A Labor Department spokesperson said the agency is “providing as much technical assistance and IT support as possible” to states, some of which are using computer systems that are several decades old.

Scalia’s agency is also in charge of overseeing the new paid sick and family leave regulations, which apply to companies with fewer than 500 employees during the pandemic. The law gave the Labor Department authority to exempt businesses with under 50 employees from providing 12 weeks of paid family leave to care for a child out of school if the leave policy threatens to bankrupt the company.

Businesses that deny workers paid leave don’t have to send the government any paperwork justifying why. The Labor Department’s guidance asks companies to “retain such records for its own files,” a contrast with the heavy documentation required from gig workers who must prove they were affected by the coronavirus outbreak to get aid.

A Labor Department spokesperson said its rules on paid sick and family leave follow Congress’ direction.

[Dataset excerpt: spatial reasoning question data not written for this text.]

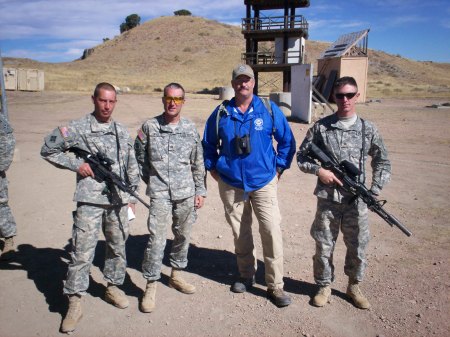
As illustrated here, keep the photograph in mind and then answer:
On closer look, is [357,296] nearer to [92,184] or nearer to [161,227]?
[161,227]

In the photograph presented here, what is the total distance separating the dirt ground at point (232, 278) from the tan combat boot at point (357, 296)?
0.06 m

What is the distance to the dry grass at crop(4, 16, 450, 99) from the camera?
37.8m

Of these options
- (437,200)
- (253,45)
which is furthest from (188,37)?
(437,200)

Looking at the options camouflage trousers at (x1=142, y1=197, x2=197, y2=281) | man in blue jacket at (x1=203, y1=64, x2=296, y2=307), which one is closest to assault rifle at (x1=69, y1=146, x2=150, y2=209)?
camouflage trousers at (x1=142, y1=197, x2=197, y2=281)

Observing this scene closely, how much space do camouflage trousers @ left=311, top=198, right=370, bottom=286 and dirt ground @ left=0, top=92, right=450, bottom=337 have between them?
36cm

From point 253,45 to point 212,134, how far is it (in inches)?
973

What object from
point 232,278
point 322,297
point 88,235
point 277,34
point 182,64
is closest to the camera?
point 88,235

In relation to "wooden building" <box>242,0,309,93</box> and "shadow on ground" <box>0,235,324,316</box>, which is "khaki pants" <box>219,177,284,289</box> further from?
"wooden building" <box>242,0,309,93</box>

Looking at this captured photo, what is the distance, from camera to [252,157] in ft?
11.2

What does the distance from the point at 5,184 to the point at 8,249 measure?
782 millimetres

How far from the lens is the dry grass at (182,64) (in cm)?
3781

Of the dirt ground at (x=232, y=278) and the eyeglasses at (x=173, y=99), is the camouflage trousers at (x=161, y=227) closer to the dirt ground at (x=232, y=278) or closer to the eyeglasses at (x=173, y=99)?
the dirt ground at (x=232, y=278)

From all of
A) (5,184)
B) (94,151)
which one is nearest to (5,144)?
(5,184)

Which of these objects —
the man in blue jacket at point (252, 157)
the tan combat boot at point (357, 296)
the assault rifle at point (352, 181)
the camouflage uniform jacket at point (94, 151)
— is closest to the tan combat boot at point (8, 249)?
the camouflage uniform jacket at point (94, 151)
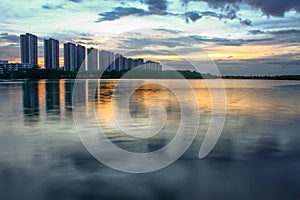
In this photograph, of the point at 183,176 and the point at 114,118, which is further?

“The department’s new rule balances allowing workers to take paid leave to care for their children with keeping small businesses open — as instructed by Congress,” a spokesperson said.

Tension at OSHA

Some Labor Department staffers and outside critics have also faulted Scalia for his handling of OSHA, which falls under his jurisdiction.

The CDC has issued recommendations for the public and businesses to follow practices such as social distancing and sanitizing workstations. OSHA could make those guidelines mandatory for all employers or for all essential employees but has not done so.

“Some of the OSHA staff is frustrated they can’t do more to protect workers. They want an emergency standard that would require employers to follow CDC guidelines,” said David Michaels, a George Washington University School of Public Health professor who served as assistant secretary of labor for occupational safety and health in the Obama administration.

Under Scalia, OSHA has also decided against issuing safety requirements to protect hospital and health-care workers, including rules that would mandate nurses and other providers be given masks and protective gear recommended by the CDC when at risk of exposure.

The union National Nurses United petitioned Scalia to increase the requirements during the pandemic, but a union spokeswoman said the Labor Department has not even acknowledged receipt of the letter.

Hospitals have resisted these rules for years. Tom Nickels, the chief lobbyist for the American Hospital Association, said that he hadn’t spoken to Scalia but that his group has opposed these actions in conversations with OSHA staff because widening the use of N95 respirator masks would be impractical. “The equipment is in short supply,” he said. “We can’t get it.”

OSHA also has not taken significant action to protect workers from retaliation when they speak out about dangerous conditions that expose them to coronavirus, Michaels said.

When workers at a manufacturing plant in northern Illinois tried alerting government officials about their concerns about working shoulder to shoulder, the regional OSHA official responded that “all OSHA can do is contact an employer and send an advisory letter outlining the recommended protective measures,” according to an email reviewed by The Washington Post. “This isn’t very helpful for you or your labor group, but it is the best I have to offer,” the email said.

On Wednesday, OSHA sent out a news release reminding companies that it is “illegal to retaliate against workers because they report unsafe and unhealthful working conditions during the coronavirus pandemic.”

“OSHA has completely abandoned their responsibility to protect workers on the job,” said Debbie Berkowitz, who worked at OSHA in the Obama administration and is now director of the worker safety and health program at the National Employment Law Project. “I have never felt this way, that every worker is at the mercy at their boss of whether they get protected. People are going to get sick and die, and they don’t have to.”

This week, Scalia said OSHA would take all worker safety concerns seriously.

“We are fielding calls from workers worried about their health and from workers who believe they have been illegally disciplined by their employer for expressing health concerns,” he said. “We will not tolerate retaliation.”